A AWS Lambda function for repartitioning parquet files in S3 via DuckDB queries.

Requirements

You'll need a current v3 version installation of the Serverless Framework on the machine you're planning to deploy the application from.

Also, you'll have to setup your AWS credentials according to the Serverless docs.

Install dependencies

After cloning the repo, you'll need to install the dependencies via

$ npm i

Configuration

You can customize the configuration of the stack by setting some configuration values. Open up the serverless.yml file, and search for TODO in your IDE. This will point you to the places you need to update according to your needs.

Mandatory configuration settings

S3 bucket name: You need to use the S3 bucket where your data that you want to repartition resides (e.g. my-source-bucket)
Custom repartitioning query: You can write flexible repartitioning queries in the DuckDB syntax. Have a look at the examples at the httpfs extension docs. You need to update this, as the template uses only example values!

Optional configuration settings

S3 region: The AWS region your S3 bucket is deployed to (if different from the region the Lambda funciton is deployed to)
The schedule: The actual schedule on why the Lambda function is run. Have a look at the Serverless Framework docs to find out what the potential settings are.
DuckDB memory limit: The memory limit is influenced by the function memory setting (automatically)
DuckDB threads count: Optionally set the max thread limit (on Lambda, this is set automatically by the amount of memory the functions has assigned), but with this setting you can influence how many files are writte per partition. If you set a lower thread count than available, this means that the computation will not use all available resources for the sake of being able to set the number of generated files! Ideally, rather align the amount of memory you assign to the Lambda function.
Lambda timeout: The maximum time a Lambda function can run is currently 15min / 900sec. This means that if your query takes longer than that, it will be terminated by the underlying Firecracker engine.

Using different source/target S3 buckets

If you're planning to use different S3 buckets as source and target for the data repartitioning, you need to adapt the iamRoleStatements settings of the function.

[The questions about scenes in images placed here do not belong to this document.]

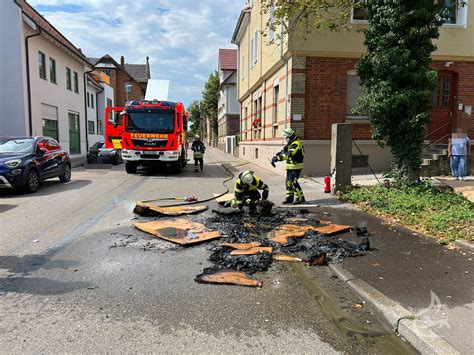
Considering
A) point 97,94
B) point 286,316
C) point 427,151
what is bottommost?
point 286,316

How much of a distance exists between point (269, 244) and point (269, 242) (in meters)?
0.09

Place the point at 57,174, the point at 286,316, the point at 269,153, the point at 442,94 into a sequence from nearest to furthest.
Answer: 1. the point at 286,316
2. the point at 57,174
3. the point at 442,94
4. the point at 269,153

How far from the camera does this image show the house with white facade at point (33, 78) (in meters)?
20.5

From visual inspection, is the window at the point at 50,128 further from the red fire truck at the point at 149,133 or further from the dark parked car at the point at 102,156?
the red fire truck at the point at 149,133

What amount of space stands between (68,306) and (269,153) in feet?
50.9

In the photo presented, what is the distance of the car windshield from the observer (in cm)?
1141

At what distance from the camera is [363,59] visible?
9.80 m

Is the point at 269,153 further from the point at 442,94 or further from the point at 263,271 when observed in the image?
the point at 263,271

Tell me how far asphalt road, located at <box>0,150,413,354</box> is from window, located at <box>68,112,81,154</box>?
24.4 m

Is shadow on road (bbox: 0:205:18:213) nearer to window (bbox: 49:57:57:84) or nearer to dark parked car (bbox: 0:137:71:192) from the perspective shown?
dark parked car (bbox: 0:137:71:192)

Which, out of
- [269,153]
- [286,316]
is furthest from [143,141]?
[286,316]

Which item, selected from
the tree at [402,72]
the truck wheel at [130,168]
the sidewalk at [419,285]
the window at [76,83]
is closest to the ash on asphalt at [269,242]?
the sidewalk at [419,285]

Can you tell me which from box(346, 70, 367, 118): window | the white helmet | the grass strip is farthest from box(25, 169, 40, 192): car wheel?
box(346, 70, 367, 118): window

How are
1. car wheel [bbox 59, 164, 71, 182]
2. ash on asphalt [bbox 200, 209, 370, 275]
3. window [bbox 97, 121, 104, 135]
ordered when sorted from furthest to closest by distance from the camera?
window [bbox 97, 121, 104, 135], car wheel [bbox 59, 164, 71, 182], ash on asphalt [bbox 200, 209, 370, 275]
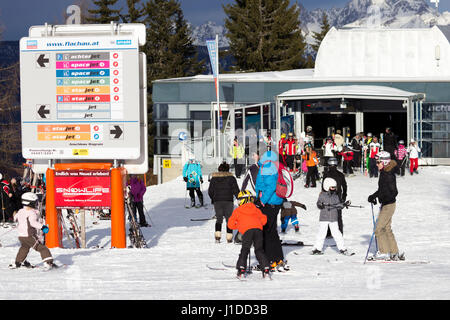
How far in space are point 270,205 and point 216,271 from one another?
4.02ft

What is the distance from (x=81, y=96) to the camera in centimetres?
1466

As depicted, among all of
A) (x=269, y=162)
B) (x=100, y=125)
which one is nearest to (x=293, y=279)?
(x=269, y=162)

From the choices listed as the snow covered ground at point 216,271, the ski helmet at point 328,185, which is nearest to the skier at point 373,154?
the snow covered ground at point 216,271

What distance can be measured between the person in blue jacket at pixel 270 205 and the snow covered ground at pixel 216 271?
258 millimetres

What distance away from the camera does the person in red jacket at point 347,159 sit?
85.1 ft

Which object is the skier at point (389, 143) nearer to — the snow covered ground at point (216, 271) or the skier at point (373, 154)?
the skier at point (373, 154)

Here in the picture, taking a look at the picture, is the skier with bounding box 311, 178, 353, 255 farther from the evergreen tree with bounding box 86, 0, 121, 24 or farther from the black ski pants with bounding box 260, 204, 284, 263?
the evergreen tree with bounding box 86, 0, 121, 24

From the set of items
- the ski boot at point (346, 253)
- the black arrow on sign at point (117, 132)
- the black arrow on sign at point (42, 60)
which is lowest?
the ski boot at point (346, 253)

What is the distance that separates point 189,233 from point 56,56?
5127 mm

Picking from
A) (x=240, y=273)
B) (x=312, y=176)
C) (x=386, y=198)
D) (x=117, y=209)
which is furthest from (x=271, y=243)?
(x=312, y=176)

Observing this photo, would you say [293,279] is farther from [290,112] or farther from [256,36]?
[256,36]

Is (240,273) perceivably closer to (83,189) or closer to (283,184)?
(283,184)

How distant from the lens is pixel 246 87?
3406 centimetres

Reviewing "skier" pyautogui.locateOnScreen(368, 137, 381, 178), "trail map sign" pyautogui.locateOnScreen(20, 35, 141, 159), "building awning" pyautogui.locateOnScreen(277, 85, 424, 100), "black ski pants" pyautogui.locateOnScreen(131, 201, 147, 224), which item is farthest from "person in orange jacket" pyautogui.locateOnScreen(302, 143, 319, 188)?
"trail map sign" pyautogui.locateOnScreen(20, 35, 141, 159)
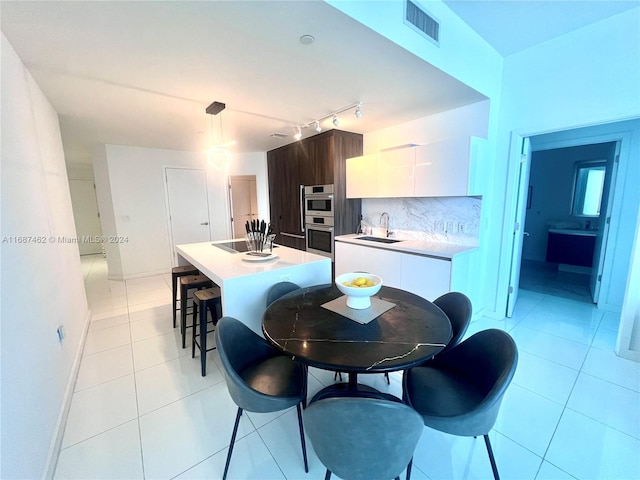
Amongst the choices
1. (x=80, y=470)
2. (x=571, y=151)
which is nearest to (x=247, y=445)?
(x=80, y=470)

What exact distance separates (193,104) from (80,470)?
9.68ft

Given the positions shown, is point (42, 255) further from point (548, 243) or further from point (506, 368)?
point (548, 243)

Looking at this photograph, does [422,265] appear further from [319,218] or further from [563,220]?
[563,220]

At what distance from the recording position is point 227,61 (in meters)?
1.91

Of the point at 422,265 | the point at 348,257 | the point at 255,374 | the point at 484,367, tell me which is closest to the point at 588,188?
the point at 422,265

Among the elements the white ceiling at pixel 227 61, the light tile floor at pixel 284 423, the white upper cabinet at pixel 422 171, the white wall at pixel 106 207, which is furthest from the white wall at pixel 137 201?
the white upper cabinet at pixel 422 171

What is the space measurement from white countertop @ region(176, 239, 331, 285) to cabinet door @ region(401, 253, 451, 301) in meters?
1.04

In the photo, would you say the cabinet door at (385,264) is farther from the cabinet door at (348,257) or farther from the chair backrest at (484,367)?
the chair backrest at (484,367)

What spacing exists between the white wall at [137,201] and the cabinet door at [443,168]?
13.9ft

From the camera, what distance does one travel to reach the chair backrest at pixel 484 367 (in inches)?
42.8

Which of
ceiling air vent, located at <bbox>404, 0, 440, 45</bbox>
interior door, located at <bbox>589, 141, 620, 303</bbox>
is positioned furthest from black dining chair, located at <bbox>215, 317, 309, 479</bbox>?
interior door, located at <bbox>589, 141, 620, 303</bbox>

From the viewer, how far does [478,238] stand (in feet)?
9.75

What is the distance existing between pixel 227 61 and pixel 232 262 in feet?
5.28

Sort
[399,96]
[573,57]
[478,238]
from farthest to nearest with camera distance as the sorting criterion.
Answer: [478,238], [399,96], [573,57]
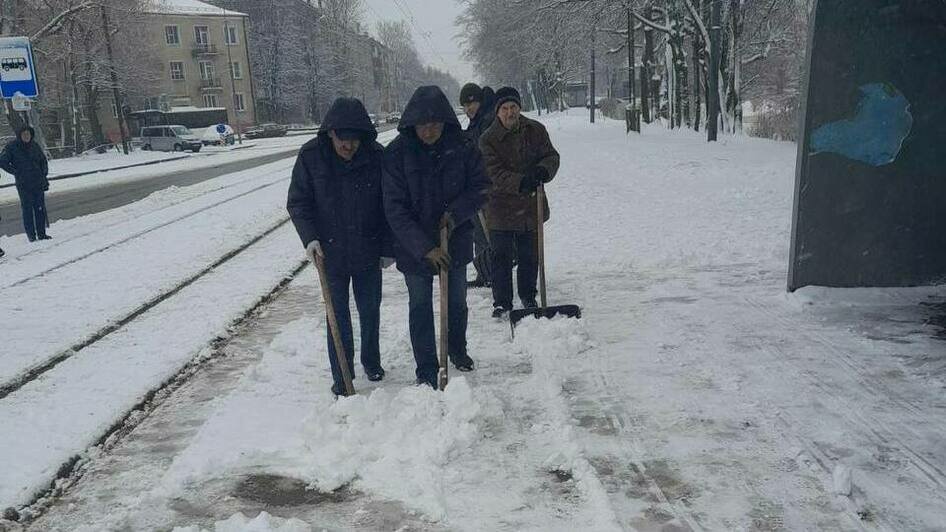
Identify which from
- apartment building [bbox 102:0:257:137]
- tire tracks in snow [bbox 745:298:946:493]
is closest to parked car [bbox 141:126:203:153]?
apartment building [bbox 102:0:257:137]

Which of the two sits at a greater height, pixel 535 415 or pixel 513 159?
pixel 513 159

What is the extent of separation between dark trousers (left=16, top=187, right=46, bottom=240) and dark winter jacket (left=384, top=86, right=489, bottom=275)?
29.0 feet

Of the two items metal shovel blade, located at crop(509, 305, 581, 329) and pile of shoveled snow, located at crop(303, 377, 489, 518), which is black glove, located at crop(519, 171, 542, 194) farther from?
pile of shoveled snow, located at crop(303, 377, 489, 518)

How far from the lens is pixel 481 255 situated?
268 inches

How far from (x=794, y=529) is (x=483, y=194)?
7.93ft

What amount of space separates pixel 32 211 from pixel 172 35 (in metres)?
60.6

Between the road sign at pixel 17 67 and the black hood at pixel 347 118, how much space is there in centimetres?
1456

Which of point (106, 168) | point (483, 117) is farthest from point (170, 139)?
point (483, 117)

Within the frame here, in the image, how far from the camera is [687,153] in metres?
18.6

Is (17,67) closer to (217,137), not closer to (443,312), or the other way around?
(443,312)

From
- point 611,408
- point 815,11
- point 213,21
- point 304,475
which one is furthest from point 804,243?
point 213,21

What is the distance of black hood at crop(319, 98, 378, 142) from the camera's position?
400cm

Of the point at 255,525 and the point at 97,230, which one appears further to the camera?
the point at 97,230

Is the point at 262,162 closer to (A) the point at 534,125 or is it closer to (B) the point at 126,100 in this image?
(A) the point at 534,125
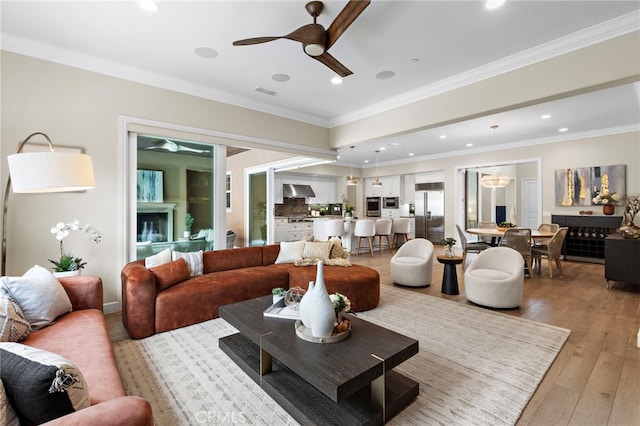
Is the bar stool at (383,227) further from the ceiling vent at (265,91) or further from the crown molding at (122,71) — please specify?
the ceiling vent at (265,91)

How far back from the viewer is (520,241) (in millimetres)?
4957

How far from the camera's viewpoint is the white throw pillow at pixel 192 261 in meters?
3.55

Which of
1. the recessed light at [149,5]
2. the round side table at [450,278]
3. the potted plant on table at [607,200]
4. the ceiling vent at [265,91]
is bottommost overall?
the round side table at [450,278]

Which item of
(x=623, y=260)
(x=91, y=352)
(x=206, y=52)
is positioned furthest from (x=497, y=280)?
(x=206, y=52)

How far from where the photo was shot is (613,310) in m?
3.53

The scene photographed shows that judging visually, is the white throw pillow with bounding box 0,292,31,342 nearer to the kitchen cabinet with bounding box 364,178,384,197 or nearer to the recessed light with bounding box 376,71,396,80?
the recessed light with bounding box 376,71,396,80

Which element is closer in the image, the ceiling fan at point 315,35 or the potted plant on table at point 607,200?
the ceiling fan at point 315,35

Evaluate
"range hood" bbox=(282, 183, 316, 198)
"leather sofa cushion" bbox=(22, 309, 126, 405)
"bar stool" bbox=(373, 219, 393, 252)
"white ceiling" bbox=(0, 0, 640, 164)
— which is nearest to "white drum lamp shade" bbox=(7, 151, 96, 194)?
"leather sofa cushion" bbox=(22, 309, 126, 405)

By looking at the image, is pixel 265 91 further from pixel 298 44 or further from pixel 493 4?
pixel 493 4

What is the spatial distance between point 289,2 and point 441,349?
10.8 ft

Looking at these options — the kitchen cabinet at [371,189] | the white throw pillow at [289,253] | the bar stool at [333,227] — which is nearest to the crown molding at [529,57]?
the white throw pillow at [289,253]

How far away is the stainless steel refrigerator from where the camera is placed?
9055mm

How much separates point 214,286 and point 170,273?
480mm

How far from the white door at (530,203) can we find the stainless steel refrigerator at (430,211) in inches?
127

Here's an example with minimal privileges:

iamRoleStatements:
  # Source S3 bucket permissions
  - Effect: Allow
    Action:
      - s3:ListBucket
    Resource: 'arn:aws:s3:::my-source-bucket'
  - Effect: Allow
    Action:
      - s3:GetObject
    Resource: 'arn:aws:s3:::my-source-bucket/*'
  # Target S3 bucket permissions
  - Effect: Allow
    Action:
      - s3:ListBucket
      - s3:ListBucketMultipartUploads
    Resource: 'arn:aws:s3:::my-target-bucket'
  - Effect: Allow
    Action:
      - s3:PutObject
      - s3:AbortMultipartUpload
      - s3:ListMultipartUploadParts
    Resource: 'arn:aws:s3:::my-target-bucket/*'

A query for this use case would look like this:

COPY (SELECT * FROM parquet_scan('s3://my-source-bucket/input/*.parquet', HIVE_PARTITIONING = 1)) TO 's3://my-starget-bucket/output' (FORMAT PARQUET, PARTITION_BY (column1, column2, column3), ALLOW_OVERWRITE TRUE);

Deployment

After you cloned this repository to your local machine and cd'ed in its directory, the application can be deployed like this (don't forget a npm i to install the dependencies!):

$ sls deploy

This will deploy the stack to the default AWS region us-east-1. In case you want to deploy the stack to a different region, you can specify a --region argument:

$ sls deploy --region eu-central-1

The deployment should take 2-3 minutes.

Checks and manual triggering

You can manually invoke the deployed Lambda function by running

$ sls invoke -f repartitionData

After that, you can check the generated CloudWatch logs by issueing

$ sls logs -f repartitionData

If you don't see any DUCKDB_NODEJS_ERROR in the logs, everything ran successfully, and you can have a look at your S3 bucket for the newly generated parquet files.

Costs

Using this repository will generate costs in your AWS account. Please refer to the AWS pricing docs before deploying and running it.